** begin **

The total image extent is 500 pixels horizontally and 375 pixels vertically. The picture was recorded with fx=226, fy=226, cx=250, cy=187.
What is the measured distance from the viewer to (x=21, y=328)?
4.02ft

** end **
** begin **

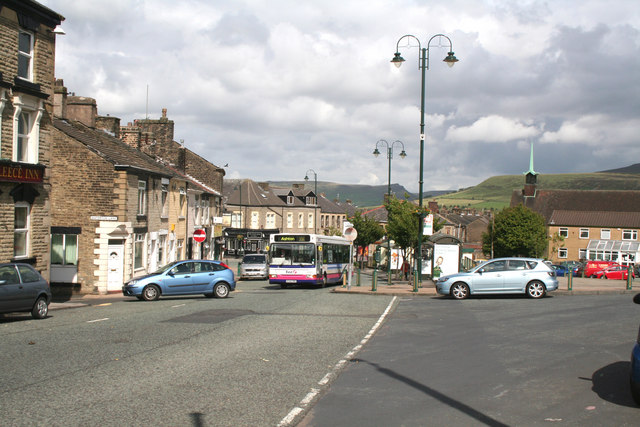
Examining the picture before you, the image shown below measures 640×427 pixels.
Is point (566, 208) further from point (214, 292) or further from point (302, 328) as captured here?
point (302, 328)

** end **

■ **AIM OF THE EXERCISE**
Identify each line of the records that contains the word "image", and copy those lines in full.

■ **EXERCISE RESPONSE**
The total image extent is 500 pixels horizontally and 375 pixels vertically. The picture was recorded with fx=226, fy=226, cx=250, cy=187.
Examining the picture before you, the image shown below measures 640×427 pixels.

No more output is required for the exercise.